Le style de François Blais est alerte et intimiste. Il sait accrocher ses lecteurs. Il écrit, par exemple, que «tu vas peut-être m’accuser de prendre des détours, de passer par Winnipeg pour aller de Shawinigan à Trois-Rivières, mais j’estime que j’ai parfaitement le droit d’amener mon sujet comme je veux. C’est un caprice d’auteur et ça ne se discute pas.»

Certains jeux de mots sont assez savoureux. Lorsque le choix de Bird-in-Hand se fait dans un éclat de rire, Blais ajoute ce commentaire au sujet de Tess et Jude: «On faisait des farces, mais faire des farces c’est notre manière d’être sérieux.»

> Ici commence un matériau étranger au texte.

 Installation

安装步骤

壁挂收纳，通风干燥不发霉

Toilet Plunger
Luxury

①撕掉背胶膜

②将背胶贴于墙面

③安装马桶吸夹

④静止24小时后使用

Ma plus grande réserve face à ce roman concerne le copier-coller dont abuse l’auteur. À force de citer, résumer et paraphraser Marc Fisher, l’auteur vous fait lire trois ouvrages: le sien ainsi que Le métier de romancier et Conseils pour être publié de Marc Fisher. Son copier-coller va plus loin; il vous fournit les critères vous permettant d’être admissible (et non éligible, p. 75) à une bourse du Conseil des arts du Canada ou du Conseil des arts et des lettres du Québec. Du remplissage dont je me serais passé.

François Blais, Document 1, roman, Québec, Éditions de L’instant même, 2012, 182 pages, 22,95 $.